Directed by Stephen Frears
Written by Steven Knight

During our week of research, I was able to view a screening of 'Dirty Pretty Things'. The film follows a Nigerian illegal immigrant, Okwe, who works as minicab driver and moonlights as a receptionist in a hotel in London. With no other place to live, he shares a flat with one of the chambermaids from the hotel, Turkish asylum-seeker: Senay. 
We learn Okwe is a qualified doctor during a scene in which the manager of the minicab firm requests a "check-up" and presses him to treat a particular venereal disease he has picked up. That night, upon starting his shift at the hotel (in which its seen many immigrants, both legal and illegal, are on the staff) a prostitute comes down from one of the rooms and informs Okwe of a problem with the room that he should look into. Whilst inspecting the room, he finds the toilet is completely blocked and upon attempting to relieve the blockage, finds a human heart had been clogging it.

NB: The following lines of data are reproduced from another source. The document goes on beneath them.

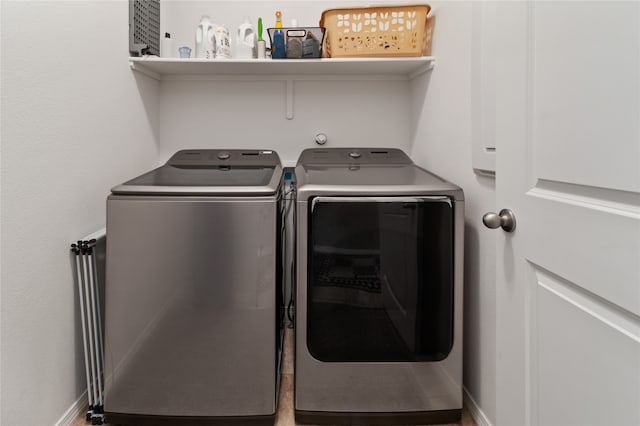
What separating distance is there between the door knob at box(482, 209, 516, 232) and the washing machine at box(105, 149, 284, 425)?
2.43ft

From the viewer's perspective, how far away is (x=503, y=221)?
0.92 meters

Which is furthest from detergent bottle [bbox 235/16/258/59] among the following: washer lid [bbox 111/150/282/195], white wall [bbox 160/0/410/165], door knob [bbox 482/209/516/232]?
door knob [bbox 482/209/516/232]

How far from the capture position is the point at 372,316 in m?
1.42

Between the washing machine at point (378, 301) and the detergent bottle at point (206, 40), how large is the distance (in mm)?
1035

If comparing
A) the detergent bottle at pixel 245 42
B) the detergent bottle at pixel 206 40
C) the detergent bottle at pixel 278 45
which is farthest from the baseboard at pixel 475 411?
the detergent bottle at pixel 206 40

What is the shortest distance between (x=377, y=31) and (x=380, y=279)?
49.9 inches

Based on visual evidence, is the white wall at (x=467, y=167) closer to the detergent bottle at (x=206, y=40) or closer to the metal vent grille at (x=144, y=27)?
the detergent bottle at (x=206, y=40)

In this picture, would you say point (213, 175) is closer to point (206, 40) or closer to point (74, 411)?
point (206, 40)

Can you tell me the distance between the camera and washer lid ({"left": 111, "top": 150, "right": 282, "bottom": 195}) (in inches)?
54.1

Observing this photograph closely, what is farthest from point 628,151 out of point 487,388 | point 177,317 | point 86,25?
point 86,25

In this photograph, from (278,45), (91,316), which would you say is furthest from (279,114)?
(91,316)

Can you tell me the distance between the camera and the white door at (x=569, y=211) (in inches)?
23.3

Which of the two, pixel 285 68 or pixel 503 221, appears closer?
pixel 503 221

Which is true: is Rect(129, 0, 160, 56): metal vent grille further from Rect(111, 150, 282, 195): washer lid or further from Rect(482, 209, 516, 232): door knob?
Rect(482, 209, 516, 232): door knob
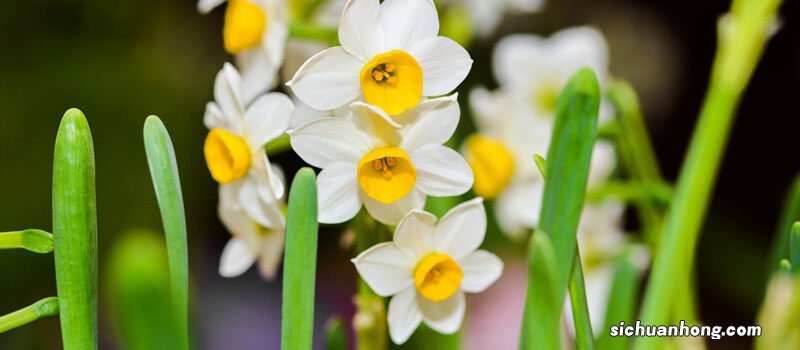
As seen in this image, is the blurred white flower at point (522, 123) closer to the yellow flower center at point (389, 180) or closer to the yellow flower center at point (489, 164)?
the yellow flower center at point (489, 164)

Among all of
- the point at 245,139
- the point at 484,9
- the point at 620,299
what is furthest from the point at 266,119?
the point at 484,9

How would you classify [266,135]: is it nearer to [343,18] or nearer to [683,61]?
[343,18]

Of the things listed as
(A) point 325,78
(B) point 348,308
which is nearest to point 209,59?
(B) point 348,308

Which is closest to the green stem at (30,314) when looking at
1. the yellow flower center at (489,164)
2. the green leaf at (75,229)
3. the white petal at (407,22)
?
the green leaf at (75,229)

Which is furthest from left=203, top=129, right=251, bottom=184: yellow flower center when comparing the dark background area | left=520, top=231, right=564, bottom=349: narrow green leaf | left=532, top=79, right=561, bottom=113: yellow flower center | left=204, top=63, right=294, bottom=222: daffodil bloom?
the dark background area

As Okwe starts to unravel the mystery of the heart, uncovering an illegal operation, harvesting organs from immigrants in return for forged passports, we learn that his boss at the hotel is behind the operation who then in turns attempts to blackmail Okwe into doing the surgery after finding out his history as an illegal immigrant who fled his country after wrongfully being accused of murdering his wife. As things unfold, Okwe and Senay become closer and we learn the truth of these two hidden immigrants as they flee from Immigration Services and try and escape the power the hotel manager now has over them.

From watching this film, I feel an important element in this film is the impact of history on identity and how a personality and life is built upon this identity. It also has a political message of the low quality of life for many immigrants, showing it as dire as immigrants feeling they have no other choice but to sell their organs to form a new identity.